Arts Institute honors campus arts excellence
A string teacher, a furniture designer, a choreographer and a mixed-media artist have received awards from the Arts Institute this year. The winners are:
Janet Jensen, associate professor of string pedagogy, Joyce J. and Gerald A. Bartell Award for the Arts
This award recognizes faculty and staff in the creative arts for their outreach, public service and community activities. From K-12 students around Wisconsin to adult learners, Jensen has shown her dedication to lifelong music education through her national leadership as director of the National String Workshop, Orchestral Conducting Seminar and String Instrument Repair Clinics, in which more than 1,000 teachers and performers take part every summer. In 2000, the Wisconsin American String Teachers elected her to a six-year term as president. Jensen has been on the UW–Madison music faculty for 12 years. Her award carries a $16,000 grant.
Tom Loeser, professor of art, Arts Institute Creative Arts Award
Loeser has achieved international acclaim for his experiments in fusing furniture form and function in unique and original ways. His work has been featured in exhibitions around the world. The Smithsonian Institution, the Boston Museum of Fine Arts, the Brooklyn Museum, the Mint Museum of Craft and Design, the Cooper-Hewitt Museum and the Yale University Gallery have Loeser’s pieces in their permanent collections. Most recently, he is exhibiting at the Wisconsin Academy of Sciences, Arts and Letters. He has been a member of the UW–Madison art faculty for 13 years. The award, funded by the Bassett and Evjue foundations, provides a $30,000 grant.
Jin-Wen Yu, associate professor of dance, Emily Mead Baldwin-Bascom Professorship in the Creative Arts
Yu has created, performed, directed and produced more than 50 works, including 24 commissioned pieces. Currently chair of the UW–Madison Dance Program, he founded Madison-based Jin-Wen Yu Dance in 1999. During the last five years, the company has performed in New York, Philadelphia, Chicago, San Francisco and Los Angeles. Yu has received the Wisconsin Arts Board Choreographer Award, the first Madison CitiARTS Commission Signature Grant, the Ira and Ineva Reilly Baldwin Wisconsin Idea Endowment, and Outstanding Dance Artist Award from his native Taiwan. He has been on the UW–Madison dance faculty since 1997. The professorship provides $16,000.
Megan Lotts, master of fine arts student, Department of Art, David and Edith Sinaiko Frank Fellowship for a Woman in the Arts
Lotts uses drawing, painting, digital imaging and more to create mixed-media collage. She says she seeks to bridge the gaps among artist, gallery and community; to that end, she created a mural for a pool in her hometown of Mattoon, Ill. The fellowship provides $1,500.
In addition, the Arts Institute recognized campus arts faculty who have received other awards this year. They are poet Amy Quan Barry, assistant professor of English, and metal worker Lisa Grahlik, assistant professor of art, Vilas Associates, administered by the Vilas Trustees; Sonya Y. Clark, associate professor of environment, textiles and design and an artist who uses traditional African forms, Romnes Fellowship through the Wisconsin Alumni Research Foundation; and Beverly Gordon, professor of environment, textiles and design specializing in materials culture scholarship, Kellett Mid-Career Award administered through the Wisconsin Alumni Research Foundation.

DATA SEGMENT

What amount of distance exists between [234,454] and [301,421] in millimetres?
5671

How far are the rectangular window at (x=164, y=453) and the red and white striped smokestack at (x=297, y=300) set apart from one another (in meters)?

ACTIVITY 1
Decide whether each statement below agrees with the Arts Institute article. Answer yes or no for each, and quote the words that decide it.
(a) Loeser's award provides a $30,000 grant.
(b) Yu founded his dance company in 1997.
(c) Lotts created a mural for a pool in her hometown.
ACTIVITY 2
Duplicate the stretch of the Arts Institute article from "Megan Lotts, master" through "fellowship provides $1,500.".
ACTIVITY 3
Answer these questions from the Arts Institute article.
(a) For how many years has Jensen been on the UW–Madison music faculty?
(b) Which award did Sonya Y. Clark receive?
(c) How many of Yu's works were commissioned pieces?

YOUR SOLUTION 1
(a) Yes: "The award, funded by the Bassett and Evjue foundations, provides a $30,000 grant."
(b) No: "he founded Madison-based Jin-Wen Yu Dance in 1999."
(c) Yes: "she created a mural for a pool in her hometown of Mattoon, Ill."

YOUR SOLUTION 2
Megan Lotts, master of fine arts student, Department of Art, David and Edith Sinaiko Frank Fellowship for a Woman in the Arts
Lotts uses drawing, painting, digital imaging and more to create mixed-media collage. She says she seeks to bridge the gaps among artist, gallery and community; to that end, she created a mural for a pool in her hometown of Mattoon, Ill. The fellowship provides $1,500.

YOUR SOLUTION 3
(a) 12 years
(b) The Romnes Fellowship through the Wisconsin Alumni Research Foundation
(c) 24